It’s worth acknowledging that all the major international film festivals, whether wittingly or not, are vehicles for state soft power. They show off the best films from a particular country, the best co-productions they are involved in and also the values that make their country such a wonderful place. For one thing, without state funding, a lot of these festivals — running usually as private-public partnerships — would find it harder to even exist.
And festivals are disappearing in war-mongering and war-abetting states such as Russia and Belarus. In an authoritarian state like Saudi Arabia with a spotty human rights record, the Red Sea festival inspires moral questions about whether merely attending is participating in white-washing. And in a contentious state like Isreal, their film festivals are boycotted by a broad swathe of filmmakers objecting to the occupation of Palestine.
The Berlinale is not controversial like the Moscow Film Festival (still accepting submissions somehow for the most morally vacuous amongst us) or Tel Aviv might be, but it’s still a political place. Its very location — Potsdamer Platz, once a no-man’s land between east and west — speaks to a bridging of borders and ideas. The two times I crossed the very square for pre-screenings (written before the festival proper started), there have been modest yet passionate protests: a free Palestine protest with an inordinate, unfair amount of police officers; and the SGP rallying to Stop The Ukrainian War — which, as far as I understand, means giving lots of land away to Russia. Great solution, guys.
Germany is a place where you can sort of protest kind of freely (unless its large pro-Palestine rallies or you want to stop the coal-mine in Lutzerath). And unless you believe the bonkers conspiracy theory that the entire country has been run as a GMBH (the German name for a company with limited liability) by the USA since World War Two, it’s widely considered that Germany is a genuine democracy.
Call me a wishy-washy liberal, but the values in principle — equality of the sexes, LBGT rights, the right to quiet time after 11 pm, the right to drink beer almost everywhere you want, fixed working hours — are values that I more or less agree with, making it a nice country to call home. And these are values you can see either explicitly or implicitly across vast parts of the state-funded Berlinale, which is a massive exercise — conscious or not — in wielding soft power.
One section that hones in on German ideals through cinema, whether at home or abroad, is Perspektive Deutsches Kino — a small but weighty section focusing on German-made films, German co-productions, German directors and German funding bodies. This means that the film can be set in Berlin and focus on millennials navigating their neuroses, or set in Iran and tackle rape culture. It only needs some German element to qualify for this section, which promotes a liberal, inclusive view of world politics, making for a fascinating exercise in Deutsch diplomacy.

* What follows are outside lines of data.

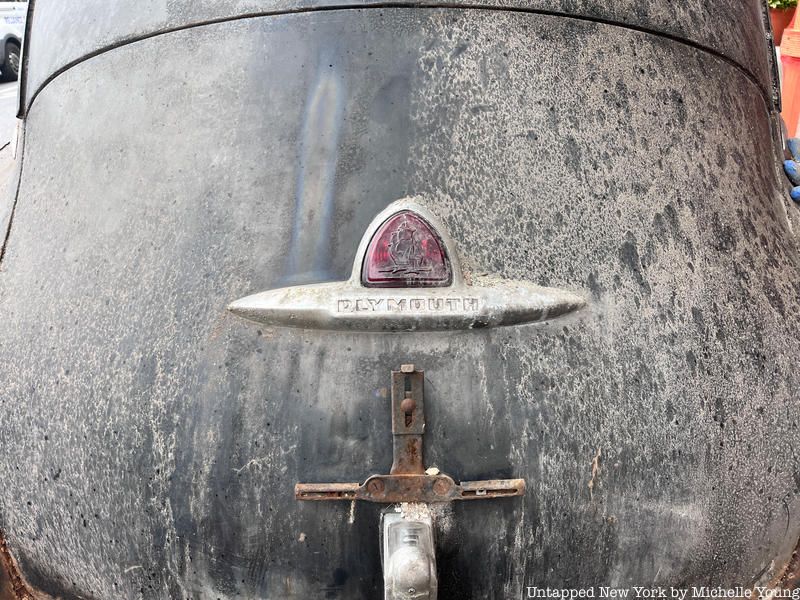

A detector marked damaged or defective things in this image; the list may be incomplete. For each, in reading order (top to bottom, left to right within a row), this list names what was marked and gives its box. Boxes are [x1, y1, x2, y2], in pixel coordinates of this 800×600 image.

rusted bolt [400, 396, 418, 414]
rusty metal bracket [294, 364, 524, 504]
rusted bolt [434, 476, 454, 494]
rust spot [0, 532, 35, 596]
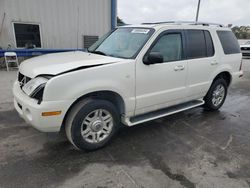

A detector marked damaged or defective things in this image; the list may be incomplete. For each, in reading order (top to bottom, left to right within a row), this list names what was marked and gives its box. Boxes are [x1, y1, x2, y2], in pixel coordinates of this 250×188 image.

crumpled hood [18, 50, 122, 78]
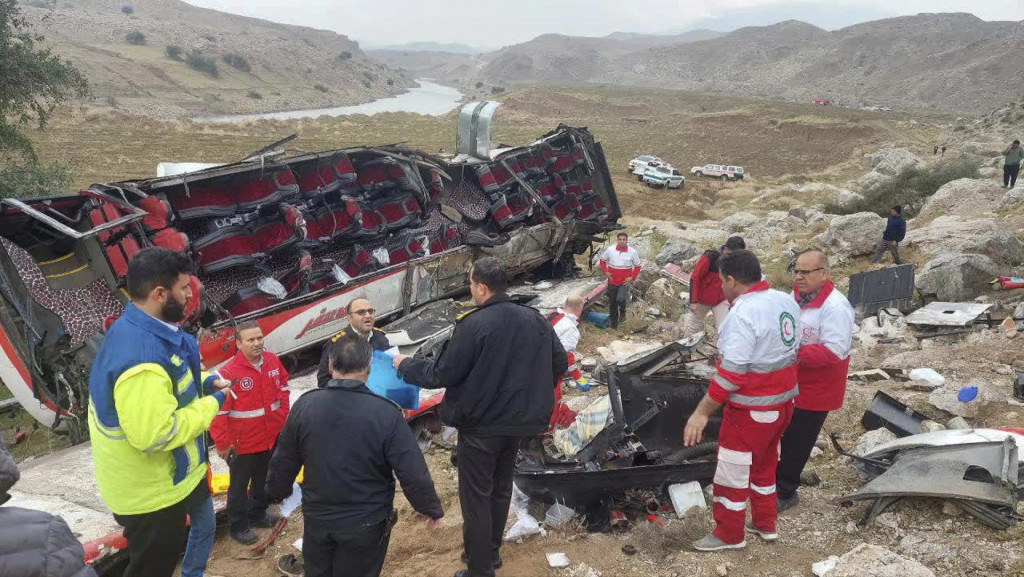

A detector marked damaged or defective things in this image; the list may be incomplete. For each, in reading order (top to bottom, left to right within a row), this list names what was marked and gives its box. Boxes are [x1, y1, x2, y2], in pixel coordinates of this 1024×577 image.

overturned bus [0, 104, 620, 436]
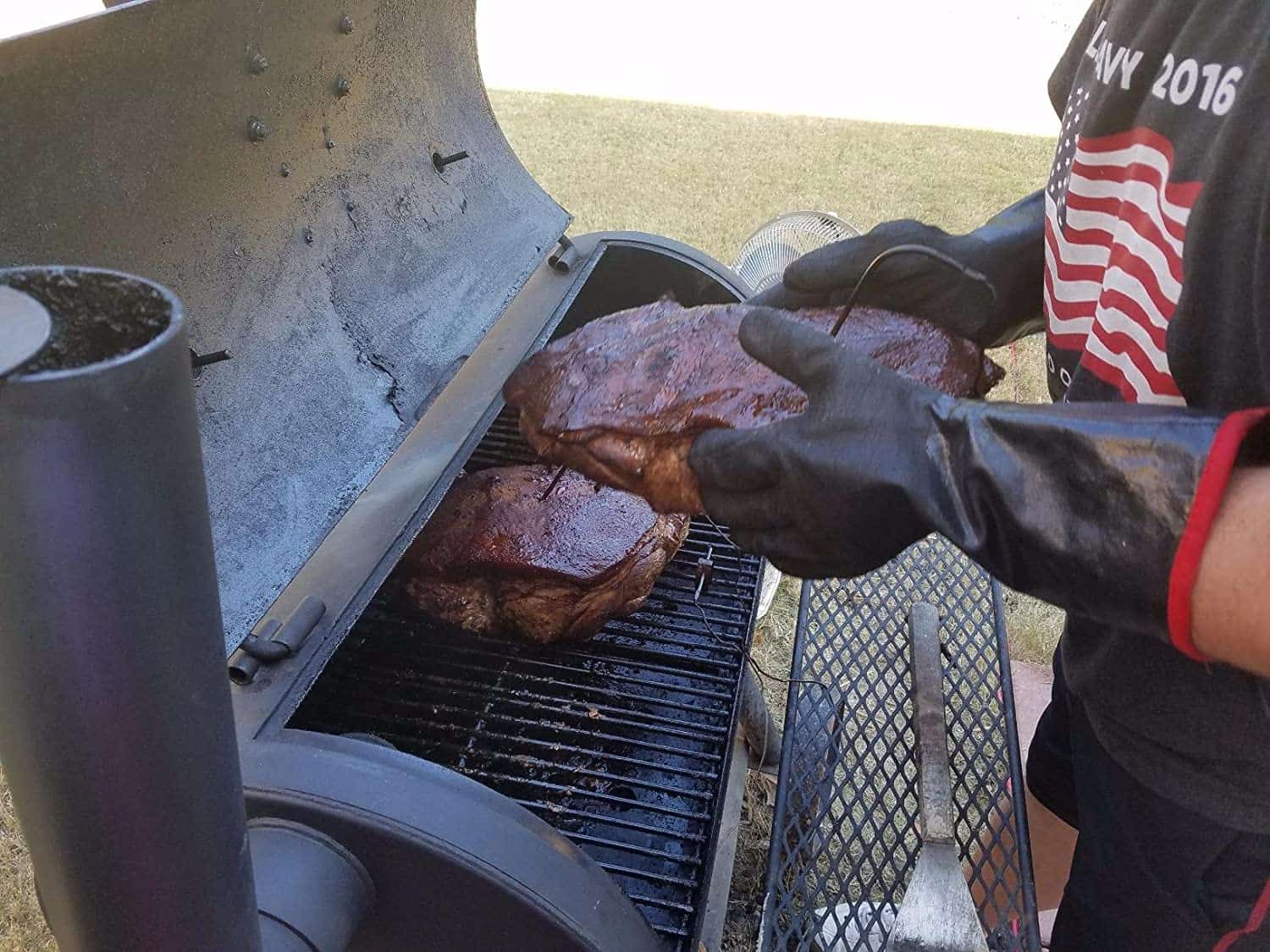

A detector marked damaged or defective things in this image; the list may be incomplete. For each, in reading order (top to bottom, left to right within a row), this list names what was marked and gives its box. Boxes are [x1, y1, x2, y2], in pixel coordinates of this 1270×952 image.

I might be writing this slightly hungover, but I’m not just riffing. The political focus is right there on the website:
“The cinematic ideas should stimulate discussion, emotionally engage audiences and open their eyes. Because filmmaking means helping to shape the world – and the future.”
So let’s see, through the four films I watched, how Germany views itself and the world through film.
Bourgeois Neuroses
I started with Bones and Names (Fabien Stumm, 2023, above). It sounds better in German. Knochen und Namen has a nice ring to it but Bones and Names sounds like “we’ve got Bones and All (Luca Gaudignino, 2022) at home.” I’d advise an English title change!
The debut film of established actor Stumm — with credits in Ivie wie Ivie (Sarah Blaßkiewitz, 2021) and Great Freedom (Sebastian Meise, 2021) — is an astute relationship-meets-art-meets-quarter-life crisis comedy-drama that boasts a distinct low-key sensibility.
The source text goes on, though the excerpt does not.